The PQ government has already begun to waffle on its promise to provide jobs to all federal public servants in Quebec. In the draft bill on sovereignty, the PQ government only says it will "give priority" to employees of the Government of Canada and its agencies who reside in Quebec in making appointments to its own public service. This is a far cry from a job guarantee.

For Canada, secession negotiations must define Quebeckers working for the federal government in the broadest way possible and make sure that the job offers go out to all Quebec residents working for the federal government, no matter where. This is the least that Canada can do for the thousands of Quebeckers who have worked loyally for it over the years. As for Ontarians working at departmental headquarters in Hull, they would presumably keep their jobs, which would move back across the river to Canada. The federal government should also demand that Quebec bear the cost of severance for any federal employees who choose to leave government rather than take a Quebec government job.


Quebeckers have spent a considerable amount of time figuring out how to compensate the Outaouais for the inevitable loss of jobs after sovereignty, suggesting everything from moving Quebec agencies from Quebec City to adding hospital beds and university spaces in Hull to make sure Quebeckers don't have to "humiliate" themselves by travelling to Ottawa to get medical treatment or to study. This is a problem for Quebec taxpayers. Of more concern to Canadians are the other proposals to save jobs for Quebeckers after independence at our expense.

Maurice St.-Germain, an economist at the University of Ottawa who studied the future of the Hull region in 1992, suggests that the flow of workers between Ontario and Quebec be allowed to continue uninterrupted after separation. "Border workers could retain their respective jobs and cross the Ottawa River every day in both directions, like Canadians and Americans crossing between Windsor and Detroit, or Europeans between the different countries of Europe..."

A scorched earth policy between Canada and Quebec won't help anyone. Labour mobility should remain as free as practicable between the two sovereign states, although, as St.-Germain implies, some border controls are probably inevitable. But what he fails to recognize is that freedom of movement for private-sector workers is one thing, cross-border commuting by public servants is another. The U.S. government bans non-citizens from holding public service Jobs, as do most major industrialized countries. In the European Community, strict citizenship requirements are still in place when it comes to working in the public services of national governments, even though there is barrier-free mobility for other workers. Hordes of Germans aren't crossing the border every day to work in the French public service. The French wouldn't tolerate it for a minute.

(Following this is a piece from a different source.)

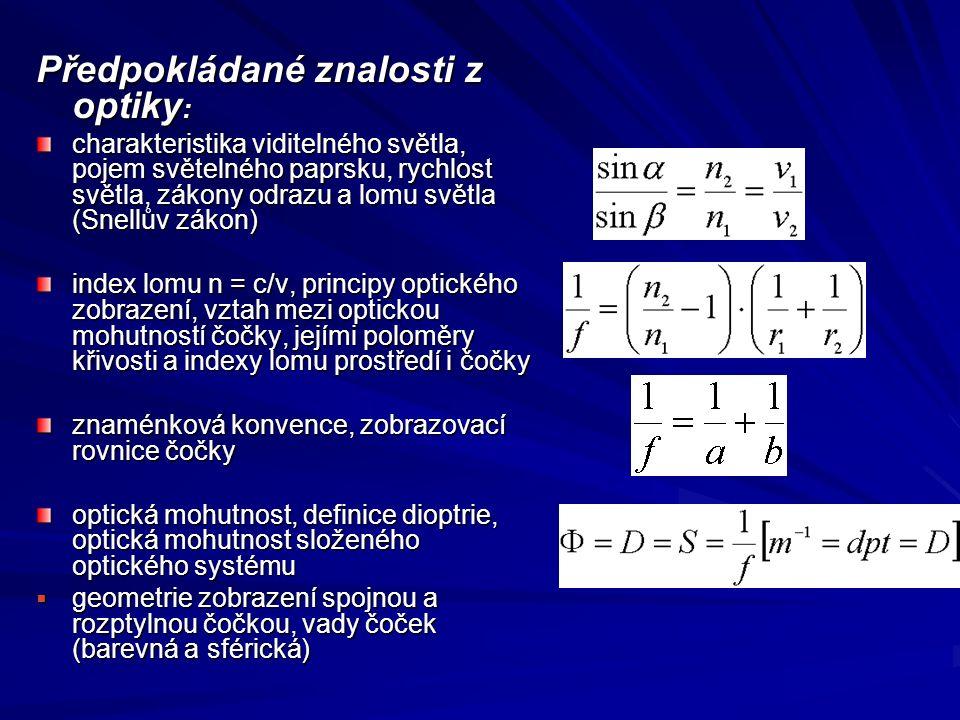 Předpokládané znalosti z optiky : charakteristika viditelného světla, pojem světelného paprsku, rychlost světla, zákony odrazu a lomu světla (Snellův zákon) index lomu n = c/v, principy optického zobrazení, vztah mezi optickou mohutností čočky, jejími poloměry křivosti a indexy lomu prostředí i čočky znaménková konvence, zobrazovací rovnice čočky optická mohutnost, definice dioptrie, optická mohutnost složeného optického systému  geometrie zobrazení spojnou a rozptylnou čočkou, vady čoček (barevná a sférická)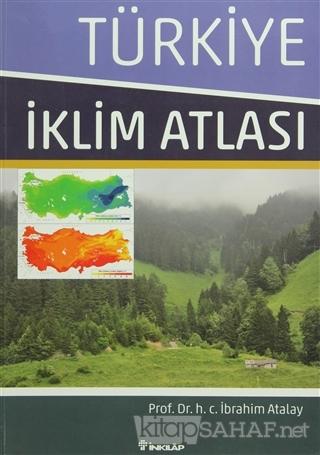 Türkiye İklim Atlası - İbrahim Atalay | Yeni ve İkinci El Ucuz Kitabın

St.-Germain, echoing a PQ promise, also suggests that Hull be the site of any so-called "supranational" agencies to emerge from a new economic union between Quebec and Canada, such as a joint customs administration. These agencies would be costly and unnecessary. Canada and the United States operate the biggest two-way trading relationship in the world and have no supranational bureaucracy. The same should be true of Canada and a sovereign Quebec. Even if there were any such agencies, Hull should get only a share of jobs proportional to Quebec's importance in any such relationship with Canada--about one-quarter.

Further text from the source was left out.